La multiplication des cas de fraudes aurait du nous alerter, comme symptôme d’un plus grave problème, dit L.Ségalat. Or ce n'est pas le cas : rien ou presque n'a fondamentalement changé, malgré de nombreuses réflexions sur les dysfonctionnements de l’évaluation. Les systèmes d'évaluation sont au coeur de cette réflexion car celle-ci, comme le savent les chercheurs au quotidien, joue un rôle pivot dans la pratique et dans la définition de la politique de la recherche   On assiste plutôt à une sorte de renforcement de l’évaluation bureaucratisée et managériale, avec force outils bibliométriques. Et de confondre allégrement la quantité avec la qualité : l'Australie voit sa production scientifique augmenter de 40% depuis la mise en place d'indicateurs bibliométriques: est-ce pour autant que la qualité de la recherche australienne a augmenté de 40%? Cette tension entre l’évaluation collégiale censée être informée par les pairs et la gestion managériale est de nos jours particulièrement forte.
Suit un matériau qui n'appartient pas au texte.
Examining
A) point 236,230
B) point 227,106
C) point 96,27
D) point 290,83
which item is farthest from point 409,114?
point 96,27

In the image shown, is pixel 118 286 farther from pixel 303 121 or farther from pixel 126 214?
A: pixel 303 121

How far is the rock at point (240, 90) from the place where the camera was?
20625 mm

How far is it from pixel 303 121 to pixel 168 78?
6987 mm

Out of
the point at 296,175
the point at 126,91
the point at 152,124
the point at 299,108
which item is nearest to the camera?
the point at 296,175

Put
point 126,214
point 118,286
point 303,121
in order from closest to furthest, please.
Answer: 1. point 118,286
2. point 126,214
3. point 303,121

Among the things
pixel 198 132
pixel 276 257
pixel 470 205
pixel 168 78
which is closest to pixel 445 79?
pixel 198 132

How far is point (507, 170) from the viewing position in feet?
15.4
Car il y a bien quelque chose de pourri dans le royaume des sciences ! Ce livre, bien moins caricatural que ne l'annonce son auteur, est un guide dans la souche de cette pourriture et comme Ségalat n'a pas sa plume dans la poche, il touche là où ça fait mal, notamment une incapacité presque légendaire des chercheurs eux-mêmes à traduire en action leurs propres critiques du fonctionnement de la recherche.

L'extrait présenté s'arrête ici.